Background: While standard reductionist approaches have provided some insights into specific gene polymorphisms and molecular pathways involved in disease pathogenesis, our understanding of complex traits such as atherosclerosis or type 2 diabetes remains incomplete. Gene expression profiling provides an unprecedented opportunity to understand complex human diseases by providing a global view of the multiple interactions across the genome that are likely to contribute to disease pathogenesis.

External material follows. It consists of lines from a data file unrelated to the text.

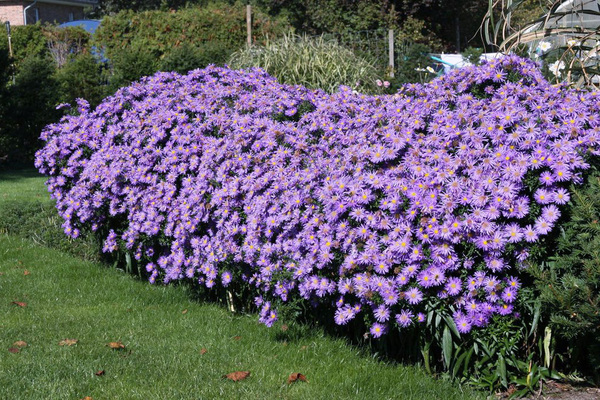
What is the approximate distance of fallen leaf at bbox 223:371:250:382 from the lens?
346cm

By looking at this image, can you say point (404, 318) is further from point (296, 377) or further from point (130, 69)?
point (130, 69)

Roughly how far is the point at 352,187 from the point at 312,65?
6.35 meters

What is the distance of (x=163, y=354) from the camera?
3.83m

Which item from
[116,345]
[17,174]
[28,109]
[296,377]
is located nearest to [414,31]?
[28,109]

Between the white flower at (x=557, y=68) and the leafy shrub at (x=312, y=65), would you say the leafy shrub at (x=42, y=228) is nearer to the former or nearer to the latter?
the leafy shrub at (x=312, y=65)

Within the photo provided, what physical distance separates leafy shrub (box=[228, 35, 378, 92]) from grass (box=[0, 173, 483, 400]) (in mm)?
5044

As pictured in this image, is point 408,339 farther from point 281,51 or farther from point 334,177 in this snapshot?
point 281,51

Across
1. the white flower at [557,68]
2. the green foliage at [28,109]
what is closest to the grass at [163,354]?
the white flower at [557,68]

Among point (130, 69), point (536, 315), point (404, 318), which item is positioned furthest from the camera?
point (130, 69)

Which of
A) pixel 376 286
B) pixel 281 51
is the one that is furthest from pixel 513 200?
pixel 281 51

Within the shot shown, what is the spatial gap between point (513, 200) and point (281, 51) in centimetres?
737

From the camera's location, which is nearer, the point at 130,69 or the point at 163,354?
the point at 163,354

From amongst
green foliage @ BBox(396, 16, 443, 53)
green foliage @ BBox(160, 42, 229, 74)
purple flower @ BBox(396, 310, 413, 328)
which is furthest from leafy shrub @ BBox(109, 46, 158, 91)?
purple flower @ BBox(396, 310, 413, 328)

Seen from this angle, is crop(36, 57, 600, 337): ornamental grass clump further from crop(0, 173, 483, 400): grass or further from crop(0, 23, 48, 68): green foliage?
crop(0, 23, 48, 68): green foliage
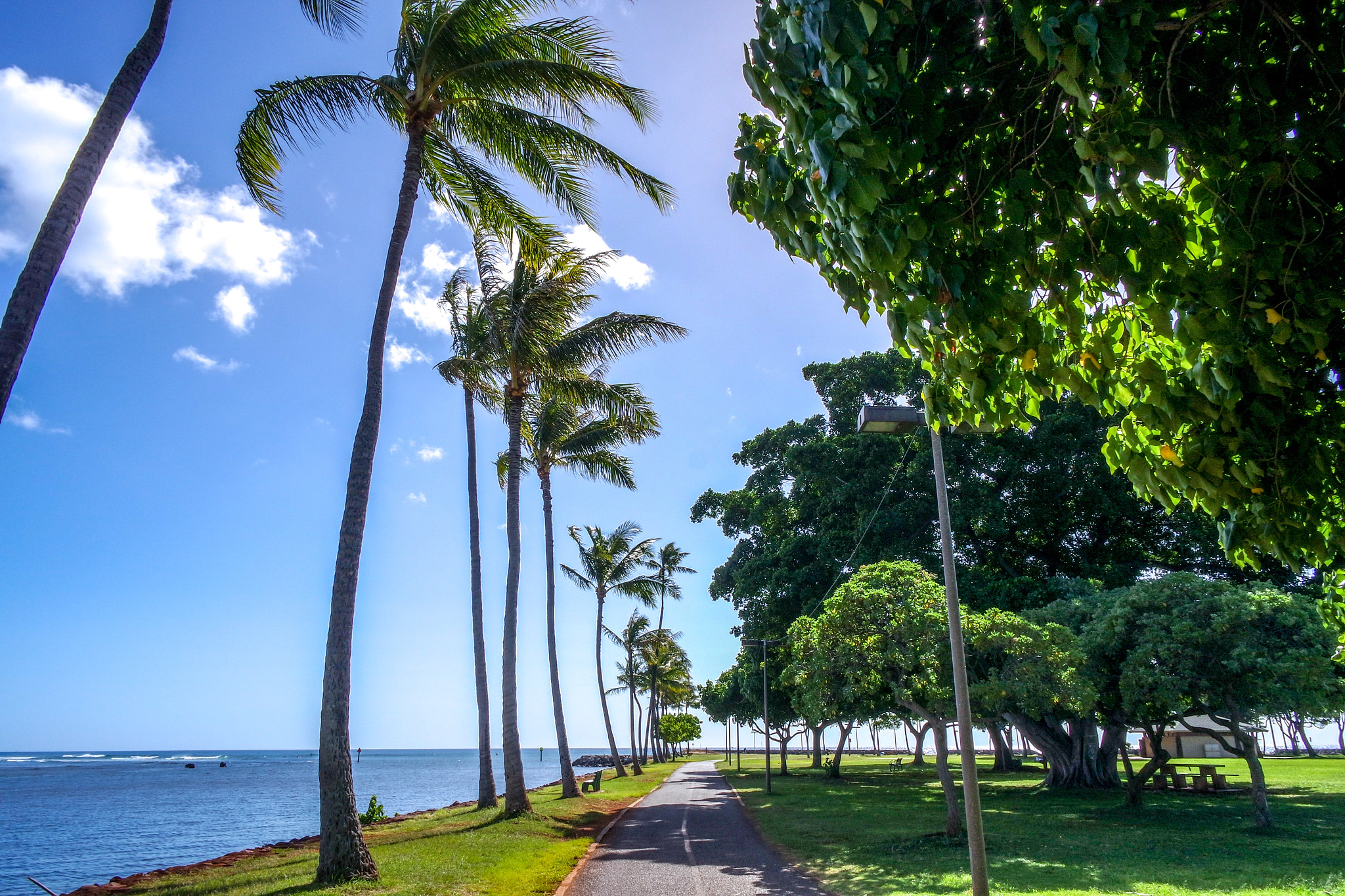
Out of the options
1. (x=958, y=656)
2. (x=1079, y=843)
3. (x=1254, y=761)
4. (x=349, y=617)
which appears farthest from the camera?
(x=1254, y=761)

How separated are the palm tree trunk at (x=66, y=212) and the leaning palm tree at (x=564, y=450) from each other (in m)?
15.5

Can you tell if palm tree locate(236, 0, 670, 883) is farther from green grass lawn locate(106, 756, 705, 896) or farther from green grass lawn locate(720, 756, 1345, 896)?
green grass lawn locate(720, 756, 1345, 896)

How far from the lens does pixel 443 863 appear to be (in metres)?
11.2

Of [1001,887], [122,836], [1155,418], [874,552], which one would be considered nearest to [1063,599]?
[874,552]

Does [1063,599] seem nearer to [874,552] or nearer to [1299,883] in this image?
[874,552]

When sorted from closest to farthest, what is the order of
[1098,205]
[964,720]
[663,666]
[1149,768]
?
[1098,205]
[964,720]
[1149,768]
[663,666]

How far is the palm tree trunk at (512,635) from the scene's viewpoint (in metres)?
18.1

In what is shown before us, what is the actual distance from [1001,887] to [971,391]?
9587 mm

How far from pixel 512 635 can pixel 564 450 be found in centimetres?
770

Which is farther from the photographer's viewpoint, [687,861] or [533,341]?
[533,341]

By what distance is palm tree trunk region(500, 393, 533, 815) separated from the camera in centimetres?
1808

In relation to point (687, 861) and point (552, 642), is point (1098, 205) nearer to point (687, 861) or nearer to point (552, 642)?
point (687, 861)

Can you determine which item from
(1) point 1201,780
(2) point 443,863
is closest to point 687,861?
(2) point 443,863

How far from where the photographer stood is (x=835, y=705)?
1579cm
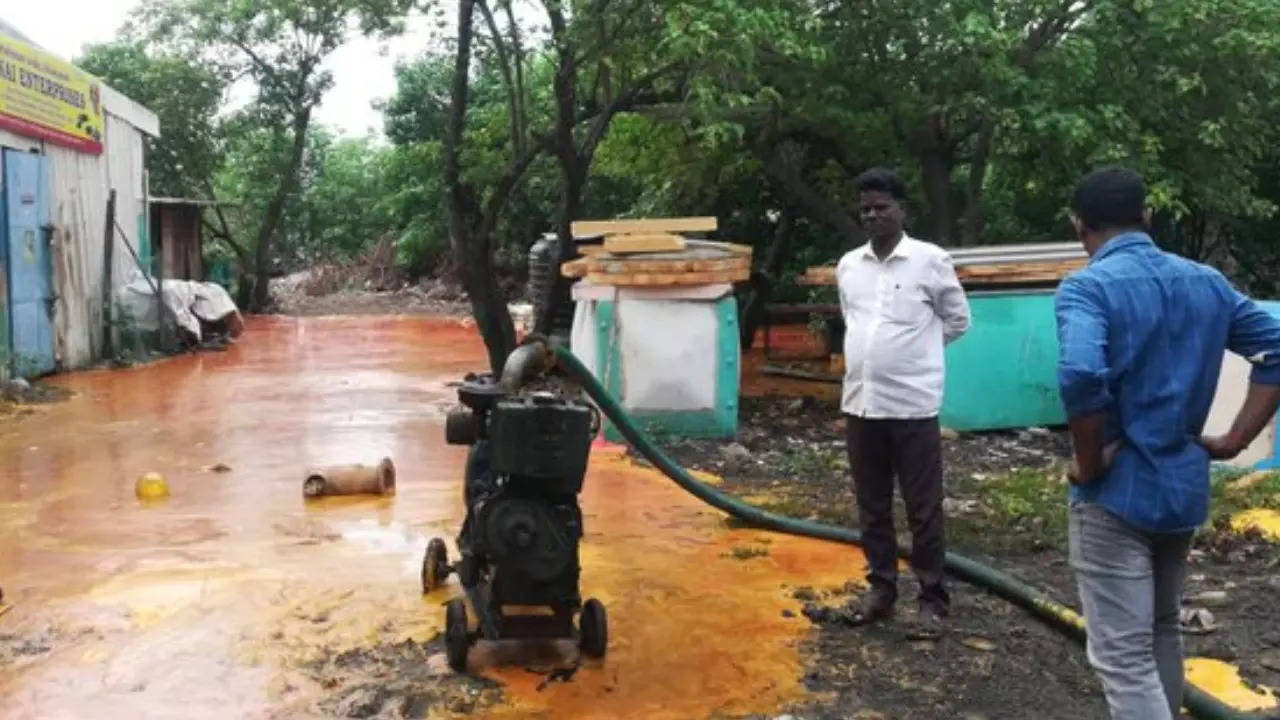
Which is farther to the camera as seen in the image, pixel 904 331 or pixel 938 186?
pixel 938 186

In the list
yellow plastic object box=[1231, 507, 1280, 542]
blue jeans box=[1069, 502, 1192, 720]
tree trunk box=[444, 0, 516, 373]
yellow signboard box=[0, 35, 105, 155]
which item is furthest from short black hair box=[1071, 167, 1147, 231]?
yellow signboard box=[0, 35, 105, 155]

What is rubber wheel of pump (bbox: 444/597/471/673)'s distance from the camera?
4492 mm

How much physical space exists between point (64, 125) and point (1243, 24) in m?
12.5

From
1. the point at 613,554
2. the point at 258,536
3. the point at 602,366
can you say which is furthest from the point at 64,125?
the point at 613,554

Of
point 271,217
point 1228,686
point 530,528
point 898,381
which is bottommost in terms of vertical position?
point 1228,686

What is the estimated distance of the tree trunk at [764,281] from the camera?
15.9 m

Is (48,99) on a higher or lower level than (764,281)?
higher

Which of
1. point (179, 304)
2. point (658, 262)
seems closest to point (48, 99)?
point (179, 304)

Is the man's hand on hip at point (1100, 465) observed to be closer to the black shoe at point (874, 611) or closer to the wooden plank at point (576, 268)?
the black shoe at point (874, 611)

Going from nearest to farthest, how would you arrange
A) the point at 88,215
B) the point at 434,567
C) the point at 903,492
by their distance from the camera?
the point at 903,492, the point at 434,567, the point at 88,215

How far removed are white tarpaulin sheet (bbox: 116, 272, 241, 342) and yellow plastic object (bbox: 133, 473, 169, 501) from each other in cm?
946

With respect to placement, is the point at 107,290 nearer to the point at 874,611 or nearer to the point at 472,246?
the point at 472,246

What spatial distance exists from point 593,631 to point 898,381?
152cm

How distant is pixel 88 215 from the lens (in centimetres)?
1595
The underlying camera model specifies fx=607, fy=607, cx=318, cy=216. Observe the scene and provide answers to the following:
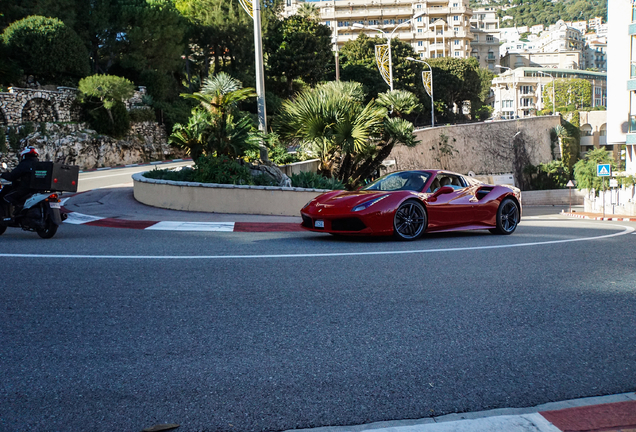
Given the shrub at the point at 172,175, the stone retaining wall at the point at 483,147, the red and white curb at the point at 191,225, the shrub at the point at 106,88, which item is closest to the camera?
the red and white curb at the point at 191,225

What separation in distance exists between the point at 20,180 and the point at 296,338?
7.34 meters

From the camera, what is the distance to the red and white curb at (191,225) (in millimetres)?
11242

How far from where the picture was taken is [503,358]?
3.86 metres

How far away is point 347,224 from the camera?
9391 mm

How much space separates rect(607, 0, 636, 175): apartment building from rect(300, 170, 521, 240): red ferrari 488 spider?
1513 inches

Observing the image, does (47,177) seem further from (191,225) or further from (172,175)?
A: (172,175)

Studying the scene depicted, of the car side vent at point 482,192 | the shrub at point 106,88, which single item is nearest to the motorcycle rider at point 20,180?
the car side vent at point 482,192

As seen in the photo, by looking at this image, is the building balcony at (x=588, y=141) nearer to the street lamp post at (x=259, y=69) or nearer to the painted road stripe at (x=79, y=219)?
the street lamp post at (x=259, y=69)

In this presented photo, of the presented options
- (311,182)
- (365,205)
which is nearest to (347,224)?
(365,205)

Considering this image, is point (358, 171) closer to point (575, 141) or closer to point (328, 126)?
point (328, 126)

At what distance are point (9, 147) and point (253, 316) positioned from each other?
3304cm

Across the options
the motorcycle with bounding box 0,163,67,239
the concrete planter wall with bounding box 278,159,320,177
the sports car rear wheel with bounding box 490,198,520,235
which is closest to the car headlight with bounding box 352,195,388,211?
the sports car rear wheel with bounding box 490,198,520,235

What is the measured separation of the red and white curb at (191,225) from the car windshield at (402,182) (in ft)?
6.44

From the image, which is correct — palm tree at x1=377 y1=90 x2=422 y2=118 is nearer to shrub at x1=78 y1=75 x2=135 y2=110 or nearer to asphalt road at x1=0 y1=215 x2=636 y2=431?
asphalt road at x1=0 y1=215 x2=636 y2=431
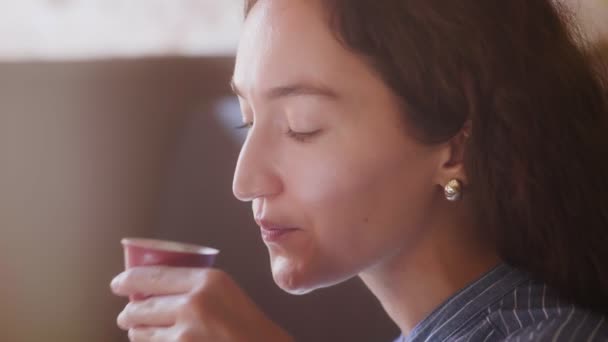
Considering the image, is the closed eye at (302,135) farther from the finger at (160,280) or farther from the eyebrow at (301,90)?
the finger at (160,280)

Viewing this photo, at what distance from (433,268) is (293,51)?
1.07 ft

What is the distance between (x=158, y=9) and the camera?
5.08 ft

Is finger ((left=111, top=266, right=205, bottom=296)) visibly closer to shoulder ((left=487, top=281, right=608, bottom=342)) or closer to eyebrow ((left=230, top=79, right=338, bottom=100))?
eyebrow ((left=230, top=79, right=338, bottom=100))

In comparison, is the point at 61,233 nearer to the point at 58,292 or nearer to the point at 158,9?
the point at 58,292

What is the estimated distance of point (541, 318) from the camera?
2.79 ft

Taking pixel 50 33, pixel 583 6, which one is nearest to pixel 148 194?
pixel 50 33

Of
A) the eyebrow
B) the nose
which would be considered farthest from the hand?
the eyebrow

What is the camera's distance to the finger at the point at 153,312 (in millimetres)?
864

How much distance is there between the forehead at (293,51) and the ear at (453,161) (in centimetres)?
15

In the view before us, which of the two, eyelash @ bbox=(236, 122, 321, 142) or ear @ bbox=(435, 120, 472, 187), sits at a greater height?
eyelash @ bbox=(236, 122, 321, 142)

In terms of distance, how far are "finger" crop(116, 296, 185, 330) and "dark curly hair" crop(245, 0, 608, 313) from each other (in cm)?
35

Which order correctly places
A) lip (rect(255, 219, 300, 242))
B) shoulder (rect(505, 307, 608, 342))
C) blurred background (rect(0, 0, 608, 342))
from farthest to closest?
blurred background (rect(0, 0, 608, 342)) → lip (rect(255, 219, 300, 242)) → shoulder (rect(505, 307, 608, 342))

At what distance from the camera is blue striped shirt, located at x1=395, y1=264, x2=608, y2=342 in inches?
32.4

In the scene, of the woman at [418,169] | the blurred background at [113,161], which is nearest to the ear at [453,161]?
the woman at [418,169]
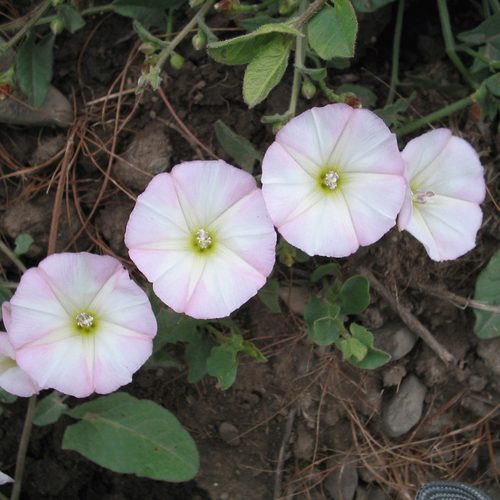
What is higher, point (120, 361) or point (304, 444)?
point (120, 361)

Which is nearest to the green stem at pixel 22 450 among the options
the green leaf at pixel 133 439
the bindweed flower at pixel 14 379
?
the green leaf at pixel 133 439

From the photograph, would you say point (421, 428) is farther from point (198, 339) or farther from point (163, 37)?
point (163, 37)

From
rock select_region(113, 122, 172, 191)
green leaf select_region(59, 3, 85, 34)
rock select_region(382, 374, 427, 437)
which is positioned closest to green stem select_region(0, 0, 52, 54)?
green leaf select_region(59, 3, 85, 34)

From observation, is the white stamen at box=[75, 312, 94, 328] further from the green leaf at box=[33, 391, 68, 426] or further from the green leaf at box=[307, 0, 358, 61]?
the green leaf at box=[307, 0, 358, 61]

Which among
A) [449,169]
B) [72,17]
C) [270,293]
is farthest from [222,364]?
[72,17]

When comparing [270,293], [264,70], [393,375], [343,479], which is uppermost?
[264,70]

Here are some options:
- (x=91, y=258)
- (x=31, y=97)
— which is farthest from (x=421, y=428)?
(x=31, y=97)

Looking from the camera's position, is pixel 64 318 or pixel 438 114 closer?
pixel 64 318

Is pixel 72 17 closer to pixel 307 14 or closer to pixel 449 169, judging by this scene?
pixel 307 14
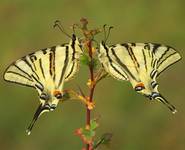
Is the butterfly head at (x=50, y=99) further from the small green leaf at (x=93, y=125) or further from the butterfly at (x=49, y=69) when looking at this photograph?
the small green leaf at (x=93, y=125)

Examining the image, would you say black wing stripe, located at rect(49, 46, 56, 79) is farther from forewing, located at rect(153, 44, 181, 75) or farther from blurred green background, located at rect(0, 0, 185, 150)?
blurred green background, located at rect(0, 0, 185, 150)

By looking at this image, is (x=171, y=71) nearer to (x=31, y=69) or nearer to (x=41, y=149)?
(x=41, y=149)

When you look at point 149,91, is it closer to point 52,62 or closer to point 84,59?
point 84,59

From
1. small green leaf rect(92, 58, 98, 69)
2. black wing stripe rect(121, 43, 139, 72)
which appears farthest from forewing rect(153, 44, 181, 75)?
small green leaf rect(92, 58, 98, 69)

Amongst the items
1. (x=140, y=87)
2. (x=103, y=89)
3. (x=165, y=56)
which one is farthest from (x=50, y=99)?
(x=103, y=89)

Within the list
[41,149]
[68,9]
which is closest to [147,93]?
[41,149]

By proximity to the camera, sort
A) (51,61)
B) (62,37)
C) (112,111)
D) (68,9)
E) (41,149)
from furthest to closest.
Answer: (68,9), (62,37), (112,111), (41,149), (51,61)
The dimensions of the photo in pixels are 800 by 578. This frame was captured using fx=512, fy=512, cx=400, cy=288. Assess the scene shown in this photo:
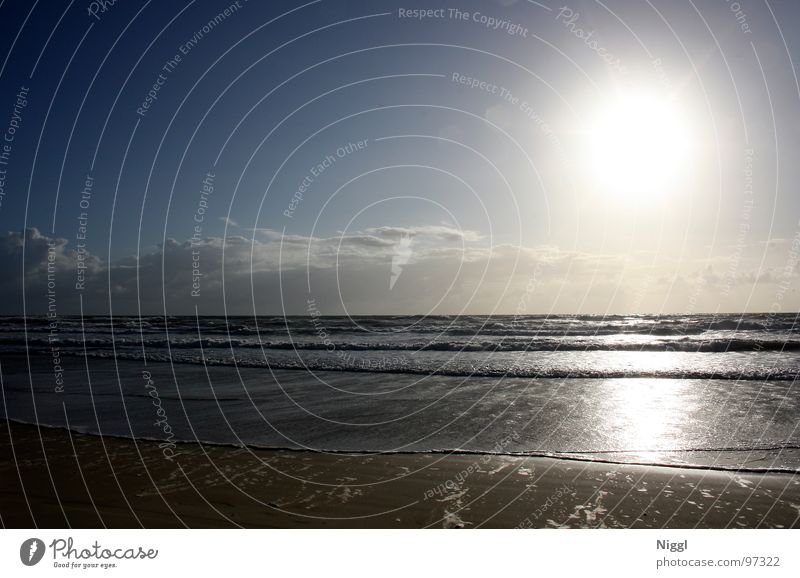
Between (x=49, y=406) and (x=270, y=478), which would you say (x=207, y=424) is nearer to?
(x=270, y=478)

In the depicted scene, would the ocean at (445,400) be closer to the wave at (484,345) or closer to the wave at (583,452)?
the wave at (583,452)

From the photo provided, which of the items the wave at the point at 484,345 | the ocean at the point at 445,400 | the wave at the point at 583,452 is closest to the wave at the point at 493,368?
the ocean at the point at 445,400

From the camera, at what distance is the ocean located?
10.4 metres

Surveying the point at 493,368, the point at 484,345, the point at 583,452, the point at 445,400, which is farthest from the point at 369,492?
the point at 484,345

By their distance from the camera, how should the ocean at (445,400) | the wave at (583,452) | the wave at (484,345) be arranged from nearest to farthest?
the wave at (583,452) < the ocean at (445,400) < the wave at (484,345)

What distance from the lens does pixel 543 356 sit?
88.0 ft

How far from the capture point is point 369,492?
7492 mm

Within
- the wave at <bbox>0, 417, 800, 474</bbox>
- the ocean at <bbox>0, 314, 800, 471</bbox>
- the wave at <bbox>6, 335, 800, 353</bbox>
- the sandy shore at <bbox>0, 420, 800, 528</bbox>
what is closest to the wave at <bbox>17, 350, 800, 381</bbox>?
the ocean at <bbox>0, 314, 800, 471</bbox>

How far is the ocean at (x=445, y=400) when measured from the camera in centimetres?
1035

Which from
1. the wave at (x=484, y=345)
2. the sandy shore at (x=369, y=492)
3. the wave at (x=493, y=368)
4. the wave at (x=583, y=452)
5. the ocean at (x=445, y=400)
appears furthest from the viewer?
the wave at (x=484, y=345)

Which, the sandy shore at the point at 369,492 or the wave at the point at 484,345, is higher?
the wave at the point at 484,345

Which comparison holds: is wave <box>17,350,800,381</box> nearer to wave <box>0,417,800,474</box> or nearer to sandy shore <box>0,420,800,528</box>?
wave <box>0,417,800,474</box>

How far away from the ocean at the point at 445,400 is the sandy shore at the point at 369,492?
100 centimetres

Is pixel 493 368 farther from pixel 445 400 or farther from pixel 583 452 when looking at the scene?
pixel 583 452
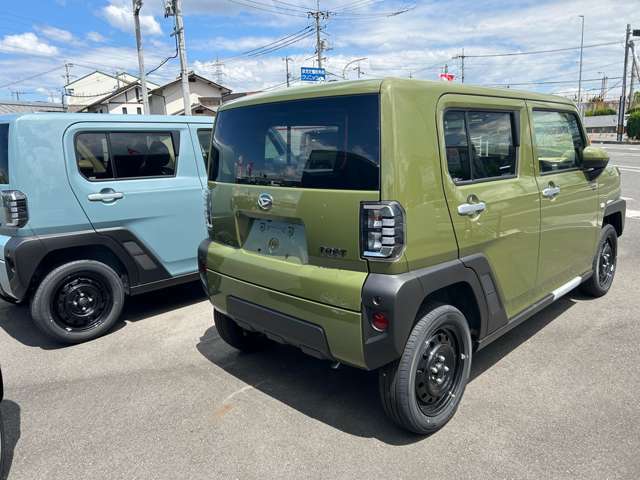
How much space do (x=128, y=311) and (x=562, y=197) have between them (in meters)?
4.20

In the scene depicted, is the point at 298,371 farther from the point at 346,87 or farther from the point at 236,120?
the point at 346,87

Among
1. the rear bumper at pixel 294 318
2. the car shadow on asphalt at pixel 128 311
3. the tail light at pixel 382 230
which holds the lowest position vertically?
the car shadow on asphalt at pixel 128 311

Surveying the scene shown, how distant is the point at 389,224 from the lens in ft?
7.63

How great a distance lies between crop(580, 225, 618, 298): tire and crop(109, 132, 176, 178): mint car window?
420 centimetres

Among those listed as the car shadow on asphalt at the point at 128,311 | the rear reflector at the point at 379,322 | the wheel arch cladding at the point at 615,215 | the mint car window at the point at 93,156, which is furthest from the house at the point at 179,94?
the rear reflector at the point at 379,322

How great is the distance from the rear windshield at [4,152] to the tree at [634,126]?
132 ft

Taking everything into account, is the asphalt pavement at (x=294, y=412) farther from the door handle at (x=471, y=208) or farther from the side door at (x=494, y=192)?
the door handle at (x=471, y=208)

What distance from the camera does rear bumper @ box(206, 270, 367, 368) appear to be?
8.04 feet

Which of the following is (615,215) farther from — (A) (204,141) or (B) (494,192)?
(A) (204,141)

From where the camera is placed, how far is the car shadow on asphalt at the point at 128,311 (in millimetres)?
4371

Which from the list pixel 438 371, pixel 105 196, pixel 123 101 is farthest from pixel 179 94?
pixel 438 371

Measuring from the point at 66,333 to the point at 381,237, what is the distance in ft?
10.4

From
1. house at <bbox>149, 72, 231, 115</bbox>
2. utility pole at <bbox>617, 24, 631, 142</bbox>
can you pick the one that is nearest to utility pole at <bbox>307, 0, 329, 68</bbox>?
house at <bbox>149, 72, 231, 115</bbox>

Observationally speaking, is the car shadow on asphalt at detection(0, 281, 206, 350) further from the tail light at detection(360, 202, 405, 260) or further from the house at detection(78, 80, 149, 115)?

Thus, the goal of gene expression profiling is not to generate lists of differentially expressed genes, but to identify the physiologic or pathogenic processes and structures represented in the expression profile.
Methods: RNA was separately extracted from peripheral blood neutrophils and mononuclear leukocytes, labeled, and hybridized to genome level microarrays to generate expression profiles of children with polyarticular juvenile idiopathic arthritis, juvenile dermatomyositis relative to childhood controls. Statistically significantly differentially expressed genes were identified from samples of each disease relative to controls. Functional network analysis identified interactions between products of these differentially expressed genes.
Results: In silico models of both diseases demonstrated similar features with properties of scale-free networks previously described in physiologic systems. These networks were observable in both cells of the innate immune system (neutrophils) and cells of the adaptive immune system (peripheral blood mononuclear cells).
Conclusion: Genome-level transcriptional profiling from childhood onset rheumatic diseases suggested complex interactions in two arms of the immune system in both diseases. The disease associated networks showed scale-free network patterns similar to those reported in normal physiology. We postulate that these features have important implications for therapy as such networks are relatively resistant to perturbation.